My take on gold is, if you view gold as an alternative global reserve currency/store of wealth (which I do) then looking at gold from a historic stand point it is undervalued relative to other financial asset classes.
That said, at present gold miners' ratio to gold itself seems to be even more undervalued than gold (though the market is correcting that mispricing rather quickly).
So at this stage if you are bullish (or even neutral) on gold then gold miners would seem to be the better investment.
That said, just because something is undervalued doesn't mean it cannot become even more oversold, which was the case for gold over the last couple of years, but it seems in recent months the market has found its catalyst for correcting for this misallocation of capital... negative nominal and real interest rates.

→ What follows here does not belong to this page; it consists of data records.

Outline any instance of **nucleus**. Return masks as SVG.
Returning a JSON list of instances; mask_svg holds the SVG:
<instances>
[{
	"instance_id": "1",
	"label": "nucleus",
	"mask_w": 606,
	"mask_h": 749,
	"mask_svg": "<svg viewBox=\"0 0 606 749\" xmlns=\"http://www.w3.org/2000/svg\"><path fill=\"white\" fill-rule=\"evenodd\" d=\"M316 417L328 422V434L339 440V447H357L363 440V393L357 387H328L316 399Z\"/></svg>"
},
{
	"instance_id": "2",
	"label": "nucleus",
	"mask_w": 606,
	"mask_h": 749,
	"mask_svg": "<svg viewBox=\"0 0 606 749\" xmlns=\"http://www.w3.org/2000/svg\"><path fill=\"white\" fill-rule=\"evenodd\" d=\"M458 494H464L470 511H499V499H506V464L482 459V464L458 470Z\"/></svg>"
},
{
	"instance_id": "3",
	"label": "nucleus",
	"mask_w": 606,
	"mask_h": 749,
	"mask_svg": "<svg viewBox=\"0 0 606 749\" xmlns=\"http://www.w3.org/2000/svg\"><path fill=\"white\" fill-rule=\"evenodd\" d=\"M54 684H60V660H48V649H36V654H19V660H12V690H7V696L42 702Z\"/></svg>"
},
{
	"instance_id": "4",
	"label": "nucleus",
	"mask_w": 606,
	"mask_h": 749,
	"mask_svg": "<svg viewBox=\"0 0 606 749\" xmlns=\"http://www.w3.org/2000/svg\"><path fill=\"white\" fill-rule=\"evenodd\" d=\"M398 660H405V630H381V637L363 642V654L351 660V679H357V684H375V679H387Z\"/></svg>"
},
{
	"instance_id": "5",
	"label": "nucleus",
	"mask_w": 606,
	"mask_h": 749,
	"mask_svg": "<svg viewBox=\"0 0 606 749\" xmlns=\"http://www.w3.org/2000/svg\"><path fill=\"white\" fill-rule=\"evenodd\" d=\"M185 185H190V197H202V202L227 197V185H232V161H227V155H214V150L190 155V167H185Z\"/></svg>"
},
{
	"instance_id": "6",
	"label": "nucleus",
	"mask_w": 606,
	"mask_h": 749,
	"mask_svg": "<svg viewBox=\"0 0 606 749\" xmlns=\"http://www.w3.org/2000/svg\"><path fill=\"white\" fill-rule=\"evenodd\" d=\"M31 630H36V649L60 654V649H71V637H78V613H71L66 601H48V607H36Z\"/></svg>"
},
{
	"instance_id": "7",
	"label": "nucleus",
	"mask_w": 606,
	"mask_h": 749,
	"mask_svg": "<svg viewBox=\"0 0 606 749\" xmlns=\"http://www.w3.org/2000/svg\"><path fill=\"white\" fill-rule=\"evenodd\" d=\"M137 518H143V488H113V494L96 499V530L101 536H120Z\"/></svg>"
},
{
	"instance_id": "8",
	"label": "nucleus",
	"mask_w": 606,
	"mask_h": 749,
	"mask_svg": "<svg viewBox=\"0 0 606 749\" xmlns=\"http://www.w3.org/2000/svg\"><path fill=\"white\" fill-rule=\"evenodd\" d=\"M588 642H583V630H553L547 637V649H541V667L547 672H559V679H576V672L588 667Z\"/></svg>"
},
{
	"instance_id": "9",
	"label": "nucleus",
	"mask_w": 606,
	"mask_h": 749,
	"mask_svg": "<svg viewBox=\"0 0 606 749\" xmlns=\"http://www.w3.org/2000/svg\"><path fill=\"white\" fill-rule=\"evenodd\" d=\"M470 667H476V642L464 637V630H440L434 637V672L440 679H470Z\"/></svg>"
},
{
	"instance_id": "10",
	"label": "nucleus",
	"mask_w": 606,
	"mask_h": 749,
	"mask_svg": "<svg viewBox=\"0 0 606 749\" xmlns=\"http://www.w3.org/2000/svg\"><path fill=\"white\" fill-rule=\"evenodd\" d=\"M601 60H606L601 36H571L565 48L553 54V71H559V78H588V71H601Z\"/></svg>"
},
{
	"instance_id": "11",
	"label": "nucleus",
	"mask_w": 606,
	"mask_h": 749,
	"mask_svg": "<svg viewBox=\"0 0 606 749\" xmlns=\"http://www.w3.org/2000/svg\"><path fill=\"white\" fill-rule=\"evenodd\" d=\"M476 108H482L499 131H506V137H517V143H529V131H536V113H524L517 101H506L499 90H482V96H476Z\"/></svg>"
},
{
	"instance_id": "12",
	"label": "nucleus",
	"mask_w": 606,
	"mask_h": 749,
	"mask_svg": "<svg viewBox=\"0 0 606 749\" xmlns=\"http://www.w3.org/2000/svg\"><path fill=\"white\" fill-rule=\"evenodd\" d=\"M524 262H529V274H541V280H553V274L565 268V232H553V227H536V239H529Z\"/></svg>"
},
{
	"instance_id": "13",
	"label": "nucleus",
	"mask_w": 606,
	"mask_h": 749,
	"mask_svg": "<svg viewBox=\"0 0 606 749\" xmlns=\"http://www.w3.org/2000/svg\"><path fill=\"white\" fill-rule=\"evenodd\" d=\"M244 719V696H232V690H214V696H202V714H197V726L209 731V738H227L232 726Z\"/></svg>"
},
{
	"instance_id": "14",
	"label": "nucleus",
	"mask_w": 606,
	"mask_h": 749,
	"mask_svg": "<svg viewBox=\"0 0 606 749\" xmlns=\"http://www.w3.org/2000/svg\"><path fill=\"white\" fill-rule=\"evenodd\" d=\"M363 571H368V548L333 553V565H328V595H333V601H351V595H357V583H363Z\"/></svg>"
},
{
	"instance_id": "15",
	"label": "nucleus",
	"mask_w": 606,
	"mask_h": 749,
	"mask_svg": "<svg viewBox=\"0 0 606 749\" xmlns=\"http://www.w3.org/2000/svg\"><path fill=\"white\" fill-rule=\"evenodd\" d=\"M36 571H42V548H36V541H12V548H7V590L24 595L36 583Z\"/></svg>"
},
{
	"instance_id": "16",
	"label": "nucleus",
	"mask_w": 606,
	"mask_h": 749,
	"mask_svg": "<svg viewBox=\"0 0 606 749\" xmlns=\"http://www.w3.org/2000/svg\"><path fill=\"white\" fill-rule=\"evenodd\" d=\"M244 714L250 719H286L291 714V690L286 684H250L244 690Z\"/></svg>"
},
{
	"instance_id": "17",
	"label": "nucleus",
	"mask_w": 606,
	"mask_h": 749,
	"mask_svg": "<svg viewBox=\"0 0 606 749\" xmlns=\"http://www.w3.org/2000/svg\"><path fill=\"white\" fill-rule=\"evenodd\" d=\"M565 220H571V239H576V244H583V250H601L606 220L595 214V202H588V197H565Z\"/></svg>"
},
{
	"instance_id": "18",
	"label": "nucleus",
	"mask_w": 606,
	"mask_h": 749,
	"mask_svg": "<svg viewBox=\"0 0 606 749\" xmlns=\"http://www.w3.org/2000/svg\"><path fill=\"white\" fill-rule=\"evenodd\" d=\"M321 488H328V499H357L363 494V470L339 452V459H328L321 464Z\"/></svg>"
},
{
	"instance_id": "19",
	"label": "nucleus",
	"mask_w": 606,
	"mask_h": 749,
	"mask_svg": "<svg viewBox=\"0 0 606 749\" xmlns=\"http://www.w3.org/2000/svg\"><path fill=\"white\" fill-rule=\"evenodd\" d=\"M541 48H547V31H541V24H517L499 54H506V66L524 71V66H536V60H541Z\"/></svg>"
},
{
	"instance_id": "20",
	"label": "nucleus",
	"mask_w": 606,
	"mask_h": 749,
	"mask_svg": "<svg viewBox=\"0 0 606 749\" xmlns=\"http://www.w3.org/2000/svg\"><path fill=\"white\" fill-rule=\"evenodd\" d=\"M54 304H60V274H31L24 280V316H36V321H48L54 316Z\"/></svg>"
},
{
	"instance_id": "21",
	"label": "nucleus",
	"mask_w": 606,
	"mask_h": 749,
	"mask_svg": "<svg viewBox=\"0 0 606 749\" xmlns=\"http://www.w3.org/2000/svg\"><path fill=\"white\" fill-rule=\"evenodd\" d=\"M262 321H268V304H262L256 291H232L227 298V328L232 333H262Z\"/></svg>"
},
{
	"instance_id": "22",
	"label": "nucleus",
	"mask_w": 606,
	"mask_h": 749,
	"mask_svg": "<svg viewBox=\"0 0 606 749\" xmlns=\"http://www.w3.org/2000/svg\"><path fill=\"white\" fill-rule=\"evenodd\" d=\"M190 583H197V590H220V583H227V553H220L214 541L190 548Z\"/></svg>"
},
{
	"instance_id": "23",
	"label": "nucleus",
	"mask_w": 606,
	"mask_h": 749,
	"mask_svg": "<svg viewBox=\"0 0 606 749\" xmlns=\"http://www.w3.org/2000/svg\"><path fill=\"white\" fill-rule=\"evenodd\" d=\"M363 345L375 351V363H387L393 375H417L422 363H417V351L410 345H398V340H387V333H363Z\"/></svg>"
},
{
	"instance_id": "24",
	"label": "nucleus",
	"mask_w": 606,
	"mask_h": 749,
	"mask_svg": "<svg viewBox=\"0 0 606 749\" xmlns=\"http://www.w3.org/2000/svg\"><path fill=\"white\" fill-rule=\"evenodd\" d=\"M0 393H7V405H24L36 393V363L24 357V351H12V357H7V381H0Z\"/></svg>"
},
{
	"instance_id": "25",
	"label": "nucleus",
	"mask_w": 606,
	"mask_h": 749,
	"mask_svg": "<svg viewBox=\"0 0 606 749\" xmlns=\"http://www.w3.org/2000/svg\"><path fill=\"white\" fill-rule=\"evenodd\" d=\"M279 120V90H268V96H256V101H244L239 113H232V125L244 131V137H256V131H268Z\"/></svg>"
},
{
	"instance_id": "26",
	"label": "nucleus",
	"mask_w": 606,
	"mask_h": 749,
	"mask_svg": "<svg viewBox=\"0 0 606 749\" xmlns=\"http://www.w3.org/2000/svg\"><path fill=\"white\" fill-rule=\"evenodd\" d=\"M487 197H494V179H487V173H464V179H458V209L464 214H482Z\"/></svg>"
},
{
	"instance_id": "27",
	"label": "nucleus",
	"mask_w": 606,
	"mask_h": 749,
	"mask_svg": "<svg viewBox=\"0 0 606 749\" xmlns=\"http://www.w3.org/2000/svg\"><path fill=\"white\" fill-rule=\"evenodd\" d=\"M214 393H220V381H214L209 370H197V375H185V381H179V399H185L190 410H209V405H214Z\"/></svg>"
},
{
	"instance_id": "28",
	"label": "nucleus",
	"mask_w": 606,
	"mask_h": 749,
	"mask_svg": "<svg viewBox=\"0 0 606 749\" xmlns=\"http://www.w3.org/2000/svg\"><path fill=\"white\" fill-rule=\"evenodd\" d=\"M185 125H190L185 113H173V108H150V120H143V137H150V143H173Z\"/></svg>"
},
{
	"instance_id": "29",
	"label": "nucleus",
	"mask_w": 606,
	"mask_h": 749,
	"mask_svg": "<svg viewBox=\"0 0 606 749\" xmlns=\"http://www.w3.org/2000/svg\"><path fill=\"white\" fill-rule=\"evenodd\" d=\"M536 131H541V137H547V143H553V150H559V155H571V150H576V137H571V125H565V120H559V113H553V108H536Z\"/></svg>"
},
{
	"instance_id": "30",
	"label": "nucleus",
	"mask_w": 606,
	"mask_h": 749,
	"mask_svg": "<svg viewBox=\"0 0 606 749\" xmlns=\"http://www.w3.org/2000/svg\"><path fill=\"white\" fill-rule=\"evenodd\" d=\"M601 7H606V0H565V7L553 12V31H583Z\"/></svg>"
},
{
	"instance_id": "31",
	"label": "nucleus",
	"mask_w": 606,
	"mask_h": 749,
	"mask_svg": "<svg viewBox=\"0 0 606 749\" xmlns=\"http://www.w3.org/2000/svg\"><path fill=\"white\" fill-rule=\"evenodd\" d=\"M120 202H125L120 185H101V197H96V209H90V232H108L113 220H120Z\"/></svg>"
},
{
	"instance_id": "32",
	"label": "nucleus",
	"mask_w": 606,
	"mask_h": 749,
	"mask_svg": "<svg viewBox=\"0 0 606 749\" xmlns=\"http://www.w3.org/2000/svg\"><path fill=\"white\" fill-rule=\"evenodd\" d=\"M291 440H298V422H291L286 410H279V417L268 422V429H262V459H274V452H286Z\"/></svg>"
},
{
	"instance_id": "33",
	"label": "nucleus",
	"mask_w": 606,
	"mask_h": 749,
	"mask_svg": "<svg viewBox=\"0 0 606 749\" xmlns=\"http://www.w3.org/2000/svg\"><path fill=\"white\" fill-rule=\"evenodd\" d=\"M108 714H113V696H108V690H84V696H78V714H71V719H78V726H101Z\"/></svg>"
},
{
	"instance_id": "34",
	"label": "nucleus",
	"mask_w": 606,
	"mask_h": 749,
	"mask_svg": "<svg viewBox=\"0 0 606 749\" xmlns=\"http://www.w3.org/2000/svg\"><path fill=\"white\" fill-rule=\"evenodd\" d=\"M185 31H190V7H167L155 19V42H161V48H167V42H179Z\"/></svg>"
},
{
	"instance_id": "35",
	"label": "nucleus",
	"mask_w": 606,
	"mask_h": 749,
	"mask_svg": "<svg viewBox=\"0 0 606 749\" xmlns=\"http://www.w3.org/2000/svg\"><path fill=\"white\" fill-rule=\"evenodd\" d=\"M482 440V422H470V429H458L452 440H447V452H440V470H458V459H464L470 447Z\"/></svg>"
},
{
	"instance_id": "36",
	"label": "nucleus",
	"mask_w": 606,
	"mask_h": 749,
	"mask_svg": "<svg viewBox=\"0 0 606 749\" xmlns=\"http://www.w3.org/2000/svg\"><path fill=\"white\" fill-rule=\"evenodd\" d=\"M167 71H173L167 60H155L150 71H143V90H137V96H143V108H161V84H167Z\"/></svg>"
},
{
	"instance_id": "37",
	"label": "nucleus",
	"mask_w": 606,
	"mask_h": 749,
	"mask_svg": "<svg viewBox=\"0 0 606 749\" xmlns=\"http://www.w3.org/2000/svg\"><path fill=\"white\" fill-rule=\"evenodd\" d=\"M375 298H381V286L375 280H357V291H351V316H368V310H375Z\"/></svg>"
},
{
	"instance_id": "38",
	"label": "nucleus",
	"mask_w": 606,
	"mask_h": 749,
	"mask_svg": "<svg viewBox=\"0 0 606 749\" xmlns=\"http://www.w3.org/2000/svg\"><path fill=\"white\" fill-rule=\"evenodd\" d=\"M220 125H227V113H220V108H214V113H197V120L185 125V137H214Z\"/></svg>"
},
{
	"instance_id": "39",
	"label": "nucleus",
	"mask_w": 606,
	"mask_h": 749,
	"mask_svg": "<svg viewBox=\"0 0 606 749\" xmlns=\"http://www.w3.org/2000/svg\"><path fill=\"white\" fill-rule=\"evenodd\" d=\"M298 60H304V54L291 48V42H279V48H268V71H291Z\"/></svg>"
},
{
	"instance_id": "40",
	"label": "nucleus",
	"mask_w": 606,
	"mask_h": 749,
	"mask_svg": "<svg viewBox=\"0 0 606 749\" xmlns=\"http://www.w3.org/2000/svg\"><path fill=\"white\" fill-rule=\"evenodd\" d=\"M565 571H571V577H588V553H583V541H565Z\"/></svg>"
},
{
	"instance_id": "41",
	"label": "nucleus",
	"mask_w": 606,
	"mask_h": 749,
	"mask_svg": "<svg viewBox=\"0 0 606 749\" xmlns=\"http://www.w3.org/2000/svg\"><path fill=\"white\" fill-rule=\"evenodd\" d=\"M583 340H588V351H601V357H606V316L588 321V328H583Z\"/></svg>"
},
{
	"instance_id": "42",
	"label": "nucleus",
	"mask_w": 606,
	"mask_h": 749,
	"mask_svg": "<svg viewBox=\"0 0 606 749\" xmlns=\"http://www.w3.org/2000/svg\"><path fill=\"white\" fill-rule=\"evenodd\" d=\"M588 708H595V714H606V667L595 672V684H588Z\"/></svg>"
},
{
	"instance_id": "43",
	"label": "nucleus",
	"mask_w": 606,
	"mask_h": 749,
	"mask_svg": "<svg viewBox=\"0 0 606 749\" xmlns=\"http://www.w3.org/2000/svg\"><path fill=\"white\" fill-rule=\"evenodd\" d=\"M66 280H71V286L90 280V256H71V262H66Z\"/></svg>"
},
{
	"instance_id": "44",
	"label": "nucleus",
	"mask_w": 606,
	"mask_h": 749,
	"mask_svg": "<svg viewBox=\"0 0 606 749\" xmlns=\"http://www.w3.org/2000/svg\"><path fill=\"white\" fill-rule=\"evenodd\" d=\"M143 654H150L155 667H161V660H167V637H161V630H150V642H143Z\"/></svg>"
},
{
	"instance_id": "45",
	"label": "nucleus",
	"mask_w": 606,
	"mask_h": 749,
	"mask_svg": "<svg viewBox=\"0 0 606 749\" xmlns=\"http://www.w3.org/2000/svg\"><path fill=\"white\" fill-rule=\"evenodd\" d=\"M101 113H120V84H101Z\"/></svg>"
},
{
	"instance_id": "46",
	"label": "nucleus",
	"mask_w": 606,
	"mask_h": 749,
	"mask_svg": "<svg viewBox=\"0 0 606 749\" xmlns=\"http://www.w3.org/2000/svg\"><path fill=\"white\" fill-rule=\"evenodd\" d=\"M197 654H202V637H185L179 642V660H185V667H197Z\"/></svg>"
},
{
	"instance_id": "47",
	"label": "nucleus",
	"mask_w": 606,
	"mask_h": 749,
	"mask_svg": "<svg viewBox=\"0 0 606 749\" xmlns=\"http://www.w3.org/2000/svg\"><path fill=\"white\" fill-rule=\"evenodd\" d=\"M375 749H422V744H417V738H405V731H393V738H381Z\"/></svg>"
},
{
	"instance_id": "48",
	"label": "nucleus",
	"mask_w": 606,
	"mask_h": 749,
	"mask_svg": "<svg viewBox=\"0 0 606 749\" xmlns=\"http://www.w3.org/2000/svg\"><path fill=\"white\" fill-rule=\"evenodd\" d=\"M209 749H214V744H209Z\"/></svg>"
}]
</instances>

With high debt levels in developed nations around the world coupled with poor demographics (ie declining working populations) is leading to slow to no growth in nominal GDP which is crippling for debtors and yet creditors are also likely to suffer because slow/no growth leads to defaults...
The solution for our current economic models is that the world's economies needs higher productivity and population growth OR lower levels of debt...
Unfortunately productivity and population are trending down (maybe because there is too much debt which is eroding confidence), only making the problem worse so monetary policy will be forced to resolve the issue (unless the world is happy to accept 30 - 50 years of low/no growth in developed markets to pay down existing debt, because that's how long it would take).
How they will solve it is via negative real interest rates (ie financial repression - inflation higher than interest rates) which in places where inflation is low (which is like everywhere) will mean negative nominal rates.
Yet something funny happens when nominal interest rates go negative - people begin to pull their cash out of the system and store in home safes...
And people begin to even question the principle of their domestic currency being a "store of value". Some inevitably have doubts about the future and begin to opt for more tangible, liquid, durable and internationally recognised store of wealth and begin to acquire gold...
I suspect the same jump in gold demand will occur if/when central banks opt for helicopter money.
However the problem at this stage is that the gold supply is both inelastic and in decline.
So whilst gold as a "no yield" store of wealth, doesn't make much sense to the mainstream investor in a world of nominal gdp growth (debt-expansion) and opportunity. Yet in a world of debt-deflation and crisis, which we are now in, "cash is king"...
But this time, "holding cash" will also be at a cost (negative nominal interest rates) which will begin to make gold appear as if it provides a positive return (when really it still only provides a store of wealth as the value of cash is being debased against gold)...
This is the "rational catalyst" for gold, sentiment will also play a large role, and that's the biggest thing that has changed in the last 6 months - gold now has upward momentum in all global currencies, and has even outperformed bonds in the last 12 months coupled with global stock markets beginning to trend down...
So if concerns about the world economy and the sustainability of the financial system linger gold will likely drift higher not just because it's a store of wealth that can't be debased quickly (ie constrained by mine supply) but also because gold tends to take on the properties of a Giffen Good once it gains momentum and reflexivity begins to play out as it gains further mainstream attention.
So I'm not one who puts too much stock in gold bug conspiracy theories about long term manipulation, but I do believe in human nature and water eventually finding its level.
And simply put, there has been too much debt created in our system (which is inflationary) which has been allocated to non-productive investments which is now stifling growth as debtors attempt to pay it back (deflationary) and it's choking the economy out and preventing it from functioning properly and at some point it will need to be addressed through currency debasement or default.
Default will likely be seen as too painful, so I'm betting central banks and governments will opt for debasement.
Gold is the canary in the coal mine, but what is slow in the beginning will be a rush by the end, and I suspect we may only be 6 months into what I'm expecting will be a 3 to 7 year process, in which the gold miners will be the best way to play it for at least the first 2 to 4 years.